The focus of statistics courses is the exposition of appropriate methodology to analyze data to answer the question at hand. Sometimes the data are given to you, while other times the data are collected as part of a carefully-designed experiment. Often the time devoted to statistical analysis is less than 10% of the time devoted to data collection and preparation. If aspects of the data preparation fail, then the success of the analysis is in jeopardy. Sometimes errors are introduced into the recording of data. Sometimes biases are inadvertently introduced in the selection of subjects or the miscalibration of monitoring equipment.
In this chapter, we focus on the fact that many statistical procedures work best if individual variables have certain properties. The measurement scale of a variable should be part of the data preparation effort. For example, the correlation coefficient does not require that the variables have a normal shape, but often relationships can be made clearer by re-expressing the variables. An economist may choose to analyze the logarithm of prices if the relative price is of interest. A chemist may choose to perform a statistical analysis using the inverse temperature as a variable rather than the temperature itself. But note that the inverse of a temperature will differ depending on whether it is measured in °F, °C, or °K.

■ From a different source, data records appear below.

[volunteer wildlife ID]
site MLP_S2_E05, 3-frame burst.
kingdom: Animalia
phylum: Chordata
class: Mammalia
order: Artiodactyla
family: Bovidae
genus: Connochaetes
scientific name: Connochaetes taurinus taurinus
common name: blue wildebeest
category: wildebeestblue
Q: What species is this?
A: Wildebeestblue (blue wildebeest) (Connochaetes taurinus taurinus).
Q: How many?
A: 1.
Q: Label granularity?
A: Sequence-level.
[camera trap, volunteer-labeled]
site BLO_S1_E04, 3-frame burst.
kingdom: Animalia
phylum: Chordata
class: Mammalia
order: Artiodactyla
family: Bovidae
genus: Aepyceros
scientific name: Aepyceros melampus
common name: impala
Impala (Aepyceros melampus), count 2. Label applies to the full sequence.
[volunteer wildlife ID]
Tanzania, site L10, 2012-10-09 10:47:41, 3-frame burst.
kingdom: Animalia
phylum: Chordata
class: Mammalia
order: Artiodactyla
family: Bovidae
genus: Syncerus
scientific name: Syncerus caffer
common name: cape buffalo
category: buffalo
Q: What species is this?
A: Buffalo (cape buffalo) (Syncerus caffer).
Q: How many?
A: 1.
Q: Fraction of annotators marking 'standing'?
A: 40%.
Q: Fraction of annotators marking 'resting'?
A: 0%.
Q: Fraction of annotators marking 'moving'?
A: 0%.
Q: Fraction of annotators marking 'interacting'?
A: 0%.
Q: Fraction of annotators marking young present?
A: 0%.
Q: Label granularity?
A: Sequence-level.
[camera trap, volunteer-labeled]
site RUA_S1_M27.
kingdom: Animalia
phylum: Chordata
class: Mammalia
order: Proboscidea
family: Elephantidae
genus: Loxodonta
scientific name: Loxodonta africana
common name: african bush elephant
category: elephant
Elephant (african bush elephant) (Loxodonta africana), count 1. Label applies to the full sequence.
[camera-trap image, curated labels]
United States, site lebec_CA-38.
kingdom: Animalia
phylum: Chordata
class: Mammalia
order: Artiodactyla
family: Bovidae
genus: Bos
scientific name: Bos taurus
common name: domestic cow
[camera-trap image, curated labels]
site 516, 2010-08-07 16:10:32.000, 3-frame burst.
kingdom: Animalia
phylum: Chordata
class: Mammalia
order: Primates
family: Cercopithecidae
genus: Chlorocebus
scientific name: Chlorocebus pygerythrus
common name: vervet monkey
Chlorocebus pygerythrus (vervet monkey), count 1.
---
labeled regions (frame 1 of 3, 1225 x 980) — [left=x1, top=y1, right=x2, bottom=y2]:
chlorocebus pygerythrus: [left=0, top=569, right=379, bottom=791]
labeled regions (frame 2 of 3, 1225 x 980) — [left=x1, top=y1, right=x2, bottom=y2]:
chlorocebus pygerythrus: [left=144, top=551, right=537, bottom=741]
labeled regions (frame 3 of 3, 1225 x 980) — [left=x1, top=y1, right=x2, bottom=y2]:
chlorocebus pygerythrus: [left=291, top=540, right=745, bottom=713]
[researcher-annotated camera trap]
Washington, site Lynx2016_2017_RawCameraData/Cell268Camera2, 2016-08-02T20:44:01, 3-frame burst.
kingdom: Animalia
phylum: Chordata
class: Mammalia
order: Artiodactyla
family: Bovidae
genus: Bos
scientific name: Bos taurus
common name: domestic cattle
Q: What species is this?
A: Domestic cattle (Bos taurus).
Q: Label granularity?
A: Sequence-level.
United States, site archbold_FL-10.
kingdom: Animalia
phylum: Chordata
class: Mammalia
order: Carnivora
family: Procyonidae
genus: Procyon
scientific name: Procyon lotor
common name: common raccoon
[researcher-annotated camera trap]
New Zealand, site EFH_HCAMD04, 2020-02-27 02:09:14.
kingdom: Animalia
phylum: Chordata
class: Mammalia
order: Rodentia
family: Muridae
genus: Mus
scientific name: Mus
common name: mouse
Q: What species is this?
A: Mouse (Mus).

The introductory chapter covered linear transformations. These transformations normally do not change statistics such as Pearson's r, although they do affect the mean and standard deviation. The first section here is on log transformations which are useful to reduce skew. The second section is on Tukey's ladder of powers. You will see that log transformations are a special case of the ladder of powers. Finally, we cover the relatively advanced topic of the Box-Cox transformation.